Strukturiert wurde der Workshop durch vier Themenblöcke: (1) Endlager-Politik in Deutschland, (2) Stand der natur- und ingenieurwissenschaftlichen Endlagerforschung, (3) Kontextstrukturen der Endlager-Debatte und deliberative Verfahren als Handlungschance, (4) Chancen und Risiken einer problemorientierten sozialwissenschaftlichen Endlagerforschung.

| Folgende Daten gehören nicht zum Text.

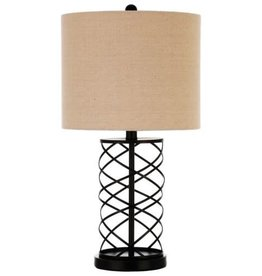 Coaster Table Lamp with Twisted Bronze Base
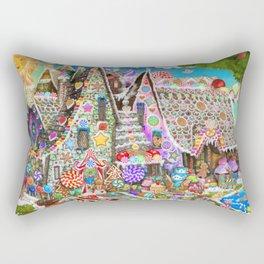 The Gingerbread Mansion Rectangular Pillow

Im Rahmen des natur- und ingenieurwissenschaftlichen Themenblocks moderierte Ortwin Renn (Universität Stuttgart) einen Round Table zu den Leistungen und Defiziten der naturwissenschaftlichen Endlagerforschung, an dem Reinhard Odoj (Forschungszentrum Jülich), Wernt Brewitz (Gesellschaft für Anlagen- und Reaktorsicherheit), Georg Arens (Bundesamt für Strahlenschutz), Detlef Appel (PanGeo Hannover) und Thomas Fanghänel (Forschungszentrum Karlsruhe) teilnahmen. ITAS präsentierte auf dem Workshop Ergebnisse aus seiner Evaluationsstudie über den Arbeitskreis Auswahlverfahren Endlagerstandorte (AkEnd). [1] Hervorzuheben sind weiterhin die Vorträge von Detlev Ipsen (Gesamthochschule Kassel) und Frank Fischer (Rutgers University/USA). Während Ipsen für einen schrittweisen politischen Entscheidungsprozess bei der Errichtung eines Endlagers plädierte und die dabei auftretenden Vorteile am Verfahrensvorschlag des AkEnd für einen Neuanlauf der Endlagersuche verdeutlichte, skizzierte Fischer die Erfahrungen, die in den USA und Kanada mit Verfahren des „participatory risk assessment“ gemacht wurden.

Die Ergebnisse des Workshops werden Anfang 2005 in Form eines Tagungsbandes veröffentlicht. Die TA-TuP wird zu gegebener Zeit darauf hinweisen.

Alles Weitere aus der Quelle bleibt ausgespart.